-- Begin --

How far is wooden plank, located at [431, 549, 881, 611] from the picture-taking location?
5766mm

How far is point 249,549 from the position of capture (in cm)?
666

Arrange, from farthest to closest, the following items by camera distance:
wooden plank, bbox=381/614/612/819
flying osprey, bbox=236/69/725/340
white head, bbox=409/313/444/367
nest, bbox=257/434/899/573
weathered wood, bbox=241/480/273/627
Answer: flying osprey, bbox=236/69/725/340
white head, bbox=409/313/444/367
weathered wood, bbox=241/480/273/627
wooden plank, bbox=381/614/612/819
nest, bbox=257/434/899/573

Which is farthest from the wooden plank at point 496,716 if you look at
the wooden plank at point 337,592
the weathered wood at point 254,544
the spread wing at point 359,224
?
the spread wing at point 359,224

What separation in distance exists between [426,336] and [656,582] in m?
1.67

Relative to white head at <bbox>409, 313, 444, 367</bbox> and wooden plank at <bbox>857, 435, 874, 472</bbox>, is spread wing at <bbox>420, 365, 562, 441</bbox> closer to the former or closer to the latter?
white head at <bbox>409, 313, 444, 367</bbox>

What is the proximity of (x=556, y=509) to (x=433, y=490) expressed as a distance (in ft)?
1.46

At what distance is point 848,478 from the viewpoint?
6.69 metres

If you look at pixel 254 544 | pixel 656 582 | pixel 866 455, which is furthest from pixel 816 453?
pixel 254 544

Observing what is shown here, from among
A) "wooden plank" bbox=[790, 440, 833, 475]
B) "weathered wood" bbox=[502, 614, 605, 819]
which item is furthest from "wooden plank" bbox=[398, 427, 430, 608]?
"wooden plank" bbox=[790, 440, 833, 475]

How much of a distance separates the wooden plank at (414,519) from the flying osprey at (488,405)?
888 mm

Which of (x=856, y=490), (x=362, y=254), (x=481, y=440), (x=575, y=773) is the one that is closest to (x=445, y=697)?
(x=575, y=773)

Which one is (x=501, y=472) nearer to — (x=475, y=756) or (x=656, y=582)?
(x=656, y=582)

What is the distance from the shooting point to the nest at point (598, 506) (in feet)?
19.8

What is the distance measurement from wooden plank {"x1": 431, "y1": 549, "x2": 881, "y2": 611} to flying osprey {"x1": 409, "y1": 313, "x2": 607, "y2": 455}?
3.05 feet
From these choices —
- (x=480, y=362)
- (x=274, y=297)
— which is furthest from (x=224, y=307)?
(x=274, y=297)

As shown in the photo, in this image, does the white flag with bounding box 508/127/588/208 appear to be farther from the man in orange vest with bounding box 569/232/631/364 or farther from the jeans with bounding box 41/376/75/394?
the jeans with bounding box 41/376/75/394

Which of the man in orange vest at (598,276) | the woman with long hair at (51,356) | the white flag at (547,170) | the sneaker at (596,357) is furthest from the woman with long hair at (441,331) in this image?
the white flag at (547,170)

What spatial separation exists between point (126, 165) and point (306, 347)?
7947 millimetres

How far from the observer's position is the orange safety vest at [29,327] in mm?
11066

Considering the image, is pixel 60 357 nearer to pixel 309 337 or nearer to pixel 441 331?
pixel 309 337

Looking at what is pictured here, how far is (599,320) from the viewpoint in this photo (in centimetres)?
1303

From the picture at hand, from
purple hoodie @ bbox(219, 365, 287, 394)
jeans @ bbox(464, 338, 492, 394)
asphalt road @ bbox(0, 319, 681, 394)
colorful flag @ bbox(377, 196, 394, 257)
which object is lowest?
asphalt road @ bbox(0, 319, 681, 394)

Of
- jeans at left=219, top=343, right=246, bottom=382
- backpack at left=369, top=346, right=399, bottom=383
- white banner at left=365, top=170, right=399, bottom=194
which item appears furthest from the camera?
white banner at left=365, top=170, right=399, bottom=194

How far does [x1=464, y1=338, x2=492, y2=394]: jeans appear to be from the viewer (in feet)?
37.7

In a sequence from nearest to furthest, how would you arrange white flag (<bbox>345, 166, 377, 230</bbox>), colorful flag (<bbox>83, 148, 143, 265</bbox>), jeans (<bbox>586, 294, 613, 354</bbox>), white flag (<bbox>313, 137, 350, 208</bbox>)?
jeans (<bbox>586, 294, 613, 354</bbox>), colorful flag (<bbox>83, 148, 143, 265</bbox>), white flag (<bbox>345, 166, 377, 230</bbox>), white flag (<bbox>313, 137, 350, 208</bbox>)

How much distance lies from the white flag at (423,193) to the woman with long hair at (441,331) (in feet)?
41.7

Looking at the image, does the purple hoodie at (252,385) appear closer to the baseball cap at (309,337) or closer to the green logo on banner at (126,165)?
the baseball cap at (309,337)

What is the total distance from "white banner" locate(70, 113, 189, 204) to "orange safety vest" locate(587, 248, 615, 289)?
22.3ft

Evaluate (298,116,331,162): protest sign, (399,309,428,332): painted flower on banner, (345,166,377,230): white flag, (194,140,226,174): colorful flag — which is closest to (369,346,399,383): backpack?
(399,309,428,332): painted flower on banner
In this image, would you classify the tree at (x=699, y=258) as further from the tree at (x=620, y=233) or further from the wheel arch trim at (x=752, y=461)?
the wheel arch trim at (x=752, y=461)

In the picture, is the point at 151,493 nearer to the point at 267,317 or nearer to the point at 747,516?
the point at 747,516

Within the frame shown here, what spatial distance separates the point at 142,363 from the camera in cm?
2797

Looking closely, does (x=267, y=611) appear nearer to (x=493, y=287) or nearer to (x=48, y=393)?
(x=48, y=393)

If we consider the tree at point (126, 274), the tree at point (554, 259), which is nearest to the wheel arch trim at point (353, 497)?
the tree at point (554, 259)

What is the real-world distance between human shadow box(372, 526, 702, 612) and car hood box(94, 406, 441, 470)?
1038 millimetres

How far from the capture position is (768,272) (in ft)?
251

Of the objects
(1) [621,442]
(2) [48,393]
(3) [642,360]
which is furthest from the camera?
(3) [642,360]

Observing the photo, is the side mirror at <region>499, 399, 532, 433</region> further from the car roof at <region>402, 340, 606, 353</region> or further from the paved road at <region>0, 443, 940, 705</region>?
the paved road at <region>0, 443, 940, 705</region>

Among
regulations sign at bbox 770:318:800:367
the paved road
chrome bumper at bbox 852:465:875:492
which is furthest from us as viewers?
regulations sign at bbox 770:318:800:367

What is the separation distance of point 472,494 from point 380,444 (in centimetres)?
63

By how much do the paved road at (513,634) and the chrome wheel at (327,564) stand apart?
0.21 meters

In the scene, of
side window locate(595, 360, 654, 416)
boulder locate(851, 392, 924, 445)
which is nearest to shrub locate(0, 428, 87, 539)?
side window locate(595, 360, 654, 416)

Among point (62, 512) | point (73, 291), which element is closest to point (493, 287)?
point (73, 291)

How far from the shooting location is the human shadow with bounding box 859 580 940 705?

-- End --

▶ TASK DESCRIPTION
Reproduce the items verbatim, from the line that contains "What separation in" through the line that contains "6.69 metres", inclusive.

▶ REPLY TO THE EXERCISE
What separation in distance exists between [426,336] and [656,582] in m?
1.67

Relative to white head at <bbox>409, 313, 444, 367</bbox> and wooden plank at <bbox>857, 435, 874, 472</bbox>, is spread wing at <bbox>420, 365, 562, 441</bbox> closer to the former or closer to the latter?
white head at <bbox>409, 313, 444, 367</bbox>

What is the proximity of (x=556, y=509) to (x=433, y=490) expressed as a distance (in ft)?
1.46

At what distance is point 848,478 from the viewpoint?
6.69 metres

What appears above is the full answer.